■ REQUIRED WORK ■
Each line of the material that mentions the word "window" is to be copied.

----- DATASET CONTENT -----

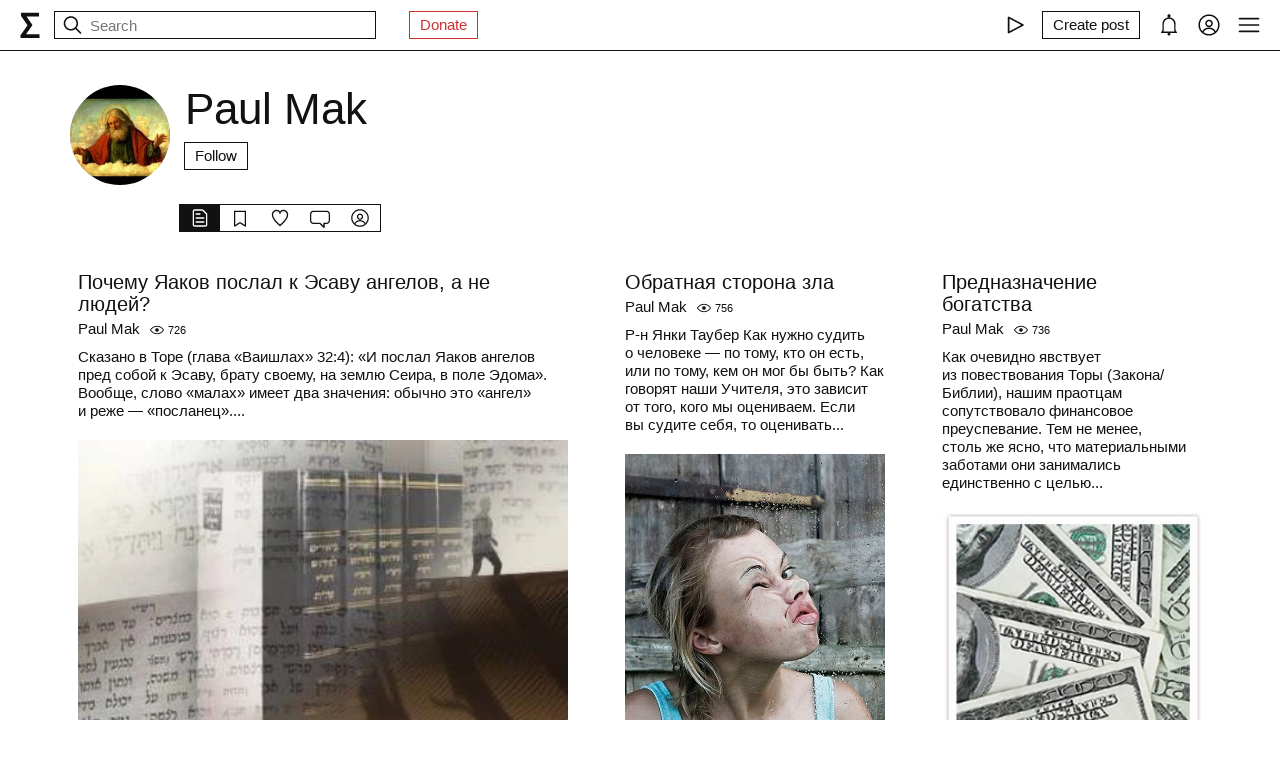

--- FILE ---
content_type: text/x-component
request_url: https://syg.ma/@paul-mak/pochiemu-iaakov-poslal-k-esavu-anghielov-a-nie-liudiei?_rsc=mngxx
body_size: -84
content:
0:["H9IPOk-ztj7_BOq8RkeUE",[["children","posts",["posts",{"children":[["handle","paul-mak","d"],{"children":[["permalink","pochiemu-iaakov-poslal-k-esavu-anghielov-a-nie-liudiei","d"],{"children":["__PAGE__",{}]}]}]}],null,null]]]


--- FILE ---
content_type: text/x-component
request_url: https://syg.ma/@paul-mak/tab/followers?_rsc=mngxx
body_size: -123
content:
0:["H9IPOk-ztj7_BOq8RkeUE",[["children","users","children",["handle","paul-mak","d"],"children","followers",["followers",{"children":["__PAGE__",{}]}],null,null]]]


--- FILE ---
content_type: text/x-component
request_url: https://syg.ma/@paul-mak/tab/collections?_rsc=mngxx
body_size: -119
content:
0:["H9IPOk-ztj7_BOq8RkeUE",[["children","users","children",["handle","paul-mak","d"],"children","collections",["collections",{"children":["__PAGE__",{}]}],null,null]]]


--- FILE ---
content_type: text/x-component
request_url: https://syg.ma/@paul-mak/tab/favorites?_rsc=mngxx
body_size: -121
content:
0:["H9IPOk-ztj7_BOq8RkeUE",[["children","users","children",["handle","paul-mak","d"],"children","favorites",["favorites",{"children":["__PAGE__",{}]}],null,null]]]


--- FILE ---
content_type: text/x-component
request_url: https://syg.ma/@paul-mak/tab/comments?_rsc=mngxx
body_size: -123
content:
0:["H9IPOk-ztj7_BOq8RkeUE",[["children","users","children",["handle","paul-mak","d"],"children","comments",["comments",{"children":["__PAGE__",{}]}],null,null]]]


--- FILE ---
content_type: text/x-component
request_url: https://syg.ma/@paul-mak/razdvoieniie-lichnosti?_rsc=mngxx
body_size: -103
content:
0:["H9IPOk-ztj7_BOq8RkeUE",[["children","posts",["posts",{"children":[["handle","paul-mak","d"],{"children":[["permalink","razdvoieniie-lichnosti","d"],{"children":["__PAGE__",{}]}]}]}],null,null]]]


--- FILE ---
content_type: text/x-component
request_url: https://syg.ma/@paul-mak?_rsc=mngxx
body_size: -139
content:
0:["H9IPOk-ztj7_BOq8RkeUE",[["children","users","children",["handle","paul-mak","d"],"children","__PAGE__",["__PAGE__",{}],null,null]]]


--- FILE ---
content_type: text/x-component
request_url: https://syg.ma/@paul-mak/obratnaia-storona-zla?_rsc=mngxx
body_size: -104
content:
0:["H9IPOk-ztj7_BOq8RkeUE",[["children","posts",["posts",{"children":[["handle","paul-mak","d"],{"children":[["permalink","obratnaia-storona-zla","d"],{"children":["__PAGE__",{}]}]}]}],null,null]]]


--- FILE ---
content_type: text/x-component
request_url: https://syg.ma/@paul-mak/chietviertaia-zapovied-volshiebnaia-sila-subboty-613zapoviediei?_rsc=mngxx
body_size: -77
content:
0:["H9IPOk-ztj7_BOq8RkeUE",[["children","posts",["posts",{"children":[["handle","paul-mak","d"],{"children":[["permalink","chietviertaia-zapovied-volshiebnaia-sila-subboty-613zapoviediei","d"],{"children":["__PAGE__",{}]}]}]}],null,null]]]
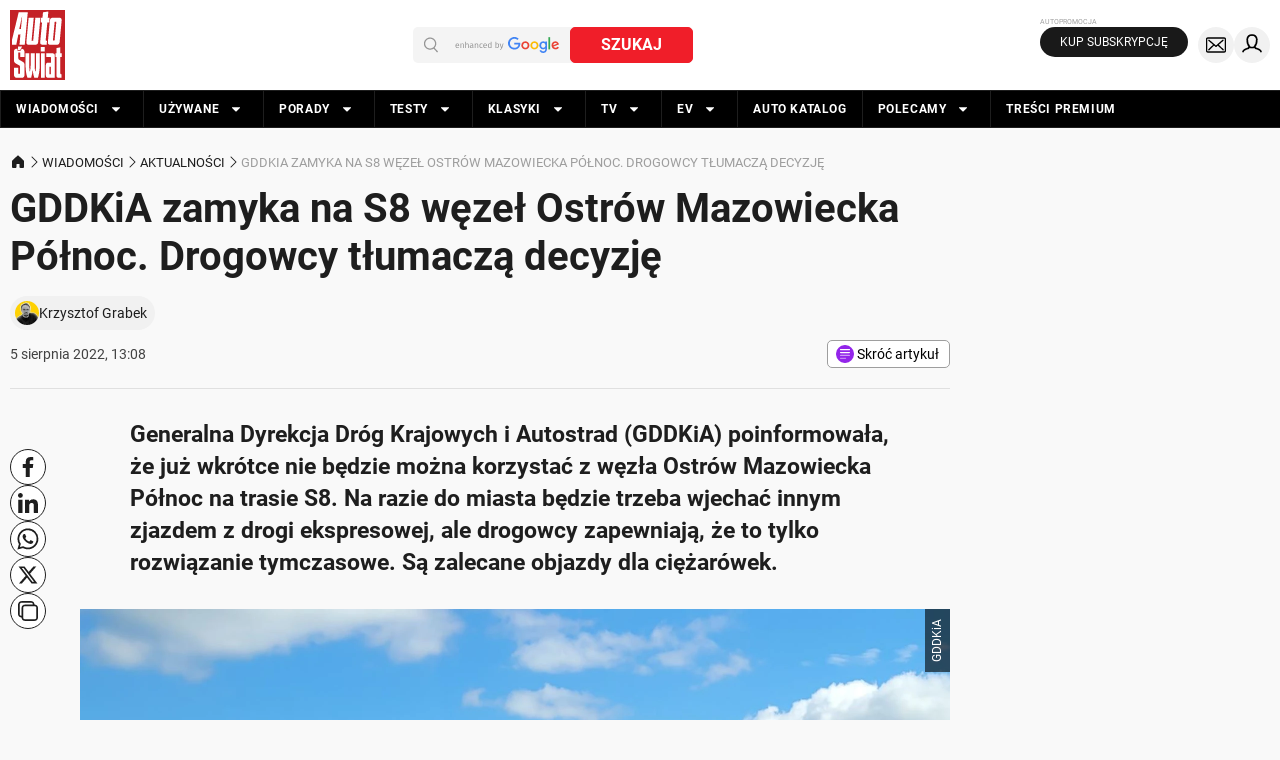

--- FILE ---
content_type: application/javascript; charset=utf-8
request_url: https://fundingchoicesmessages.google.com/f/AGSKWxVOdVkzCm-W7g8tsZ-wbyQ-93AUMQ9Uk-fE9ocWLsKs3wy2QwCIOKpmXetquMiP3jfJNmmSmePPw6tmxTc7GWxVKKTJ9LkJyoC7bDktzdHGh-DfieEXKpib-0MIa_aggaRqewHHEg==?fccs=W251bGwsbnVsbCxudWxsLG51bGwsbnVsbCxudWxsLFsxNzY4NTI2OTkwLDU5ODAwMDAwMF0sbnVsbCxudWxsLG51bGwsW251bGwsWzcsNl0sbnVsbCxudWxsLG51bGwsbnVsbCxudWxsLG51bGwsbnVsbCxudWxsLG51bGwsMV0sImh0dHBzOi8vd3d3LmF1dG8tc3dpYXQucGwvd2lhZG9tb3NjaS9ha3R1YWxub3NjaS9kcm9nYS1zOC1nZGRraWEtemFteWthLXdlemVsLW9zdHJvdy1tYXpvd2llY2thLXBvbG5vYy1kcm9nb3djeS10bHVtYWN6YS1kZWN5emplL2JtbDQ0M20iLG51bGwsW1s4LCJNOWxrelVhWkRzZyJdLFs5LCJlbi1VUyJdLFsxNiwiWzEsMSwxXSJdLFsxOSwiMiJdLFsxNywiWzBdIl0sWzI0LCIiXSxbMjUsIltbMzEwNjE2OTEsMzEwNjE2OTNdXSJdLFsyOSwiZmFsc2UiXV1d
body_size: 118
content:
if (typeof __googlefc.fcKernelManager.run === 'function') {"use strict";this.default_ContributorServingResponseClientJs=this.default_ContributorServingResponseClientJs||{};(function(_){var window=this;
try{
var np=function(a){this.A=_.t(a)};_.u(np,_.J);var op=function(a){this.A=_.t(a)};_.u(op,_.J);op.prototype.getWhitelistStatus=function(){return _.F(this,2)};var pp=function(a){this.A=_.t(a)};_.u(pp,_.J);var qp=_.Zc(pp),rp=function(a,b,c){this.B=a;this.j=_.A(b,np,1);this.l=_.A(b,_.Nk,3);this.F=_.A(b,op,4);a=this.B.location.hostname;this.D=_.Dg(this.j,2)&&_.O(this.j,2)!==""?_.O(this.j,2):a;a=new _.Og(_.Ok(this.l));this.C=new _.bh(_.q.document,this.D,a);this.console=null;this.o=new _.jp(this.B,c,a)};
rp.prototype.run=function(){if(_.O(this.j,3)){var a=this.C,b=_.O(this.j,3),c=_.dh(a),d=new _.Ug;b=_.fg(d,1,b);c=_.C(c,1,b);_.hh(a,c)}else _.eh(this.C,"FCNEC");_.lp(this.o,_.A(this.l,_.Ae,1),this.l.getDefaultConsentRevocationText(),this.l.getDefaultConsentRevocationCloseText(),this.l.getDefaultConsentRevocationAttestationText(),this.D);_.mp(this.o,_.F(this.F,1),this.F.getWhitelistStatus());var e;a=(e=this.B.googlefc)==null?void 0:e.__executeManualDeployment;a!==void 0&&typeof a==="function"&&_.Qo(this.o.G,
"manualDeploymentApi")};var sp=function(){};sp.prototype.run=function(a,b,c){var d;return _.v(function(e){d=qp(b);(new rp(a,d,c)).run();return e.return({})})};_.Rk(7,new sp);
}catch(e){_._DumpException(e)}
}).call(this,this.default_ContributorServingResponseClientJs);
// Google Inc.

//# sourceURL=/_/mss/boq-content-ads-contributor/_/js/k=boq-content-ads-contributor.ContributorServingResponseClientJs.en_US.M9lkzUaZDsg.es5.O/d=1/exm=ad_blocking_detection_executable,kernel_loader,loader_js_executable/ed=1/rs=AJlcJMzanTQvnnVdXXtZinnKRQ21NfsPog/m=cookie_refresh_executable
__googlefc.fcKernelManager.run('\x5b\x5b\x5b7,\x22\x5b\x5bnull,\\\x22auto-swiat.pl\\\x22,\\\x22AKsRol8Y3xNLB0w_kPGogdOOubLjA-ONYSOFCYDQLaJ1zZslJQSFiMixu3y0DK5xvu8CiRlWeVhN97zmshUc8QzHy2qS1iUABt-2XF6v1FkqZqnNCyCEwWgrfSAZHe_rnUgoKVRJ9Ay8lMSVjRdfg-N21tnxX-qiPg\\\\u003d\\\\u003d\\\x22\x5d,null,\x5b\x5bnull,null,null,\\\x22https:\/\/fundingchoicesmessages.google.com\/f\/AGSKWxWgBvurH86NEkRED-GPyOU4LiJ8SvEHse9up7ul8GAqVsd0TEVbr4rtnirL2Zp8LlIwumbbU1xJ0ATEVBlglH2FKk6k3UZE9NTZH-UdJjsIYg1eovlzY-7R7d4wfdDK6O8toOI1hQ\\\\u003d\\\\u003d\\\x22\x5d,null,null,\x5bnull,null,null,\\\x22https:\/\/fundingchoicesmessages.google.com\/el\/AGSKWxXcF74TN2BrWYzkfnG_CCVEaOpgTVaBGgid-XhQlamVAhub9t-fxHRYTKpEyfyUai4UFBxmZ1M7ISGw4JlPeD_BZYJAwCbY4p8iVQgCDOCADpyvgUbz4CGj2a--AaST18KH1tW8Rw\\\\u003d\\\\u003d\\\x22\x5d,null,\x5bnull,\x5b7,6\x5d,null,null,null,null,null,null,null,null,null,1\x5d\x5d,\x5b3,1\x5d\x5d\x22\x5d\x5d,\x5bnull,null,null,\x22https:\/\/fundingchoicesmessages.google.com\/f\/AGSKWxXFUZp5hdJvNVcTuYaJxZOrzaQhKzIPn6Dfi_TVrdK5tC82PP_-Ziy9rE5kPCBXVfA0bWmbASbJZGxa8_L1GB_TMdg3f-bexTLwDvJkuOd3Nagd5-iiYWbXJ7q0ktrzdtouA16z1A\\u003d\\u003d\x22\x5d\x5d');}

--- FILE ---
content_type: application/javascript; charset=utf-8
request_url: https://fundingchoicesmessages.google.com/f/AGSKWxVPD__0ve2XyCcv4EmTXcuWNNXWKQoviaeZeXvQ_kKIUnkzcMZTXx1SB77JSeGc2bWbTOYQHhRQtqFUydOGt36ql3cHUTC-dNJ-qEAA6WgxTgGSr9iWOWl6NiQM7AXG_jSp1PMyMFJzG5PyDfL99DX1X8pjFokdkIwO97Wp8vCMGIX-Yeyg1ZqV9859/_/adman_/plugins_ads_-Ads_Billboard_/openx--admarvel/
body_size: -1291
content:
window['e5d38d8c-c2c7-4d5d-a837-7e19c8bfab9b'] = true;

-----

■ RESPONSE TO THIS TASK ■
if (typeof __googlefc.fcKernelManager.run === 'function') {"use strict";this.default_ContributorServingResponseClientJs=this.default_ContributorServingResponseClientJs||{};(function(_){var window=this;
window['e5d38d8c-c2c7-4d5d-a837-7e19c8bfab9b'] = true;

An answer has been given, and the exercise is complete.